Non-Stationary Time Series

For Problem Set 2, the most important techniques are unit root test, model estimation, model selection, and counterfactual forecasting.

Up to this point, our focus has primarily been on autoregressive \(AR(p)\) and moving average \(MA(q)\) processes, as the data-generating processes (DGPs) we’ve encountered have either been stationary or possess unit roots. However, in the case of nonstationary time series, the stationary process may be integrated \(I(d)\). Additionally, when faced with the possibility of multiplicative seasonality, we arrive at a comprehensive definition of dynamic specification with the Autoregressive Integrated Moving Average (ARIMA) model.
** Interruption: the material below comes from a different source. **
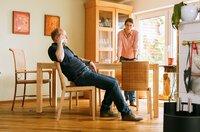 Ehekrise: Hanno (Christian Hockenbrink, l.) beichtet Tina (Isabelle Barth, r.) seinen Seitensprung.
\[\text{ARIMA}(p,d,q)(P,D,Q)_m \]

Recall that stationary time series have three properties:

  1. Mean stationarity
    • mean does not depend on \(t\), constant over time
    • variance also does not depend on \(t\), constant over time
  2. Covariance stationarity
    • covariance of \(y_t\) and \(y_{t-1}\) do not depend on \(t\)
    • does not depend on the actual time the covariance is computed
  3. Ergodicity
    • sample moments converge in probability to the population moments
    • sample mean and variance tend to be the same as entire series

Nonstationary procesess lack these properties. Note that we are abstracting from trends and other covariates, which means that the social processes are a black-box in the time dimension.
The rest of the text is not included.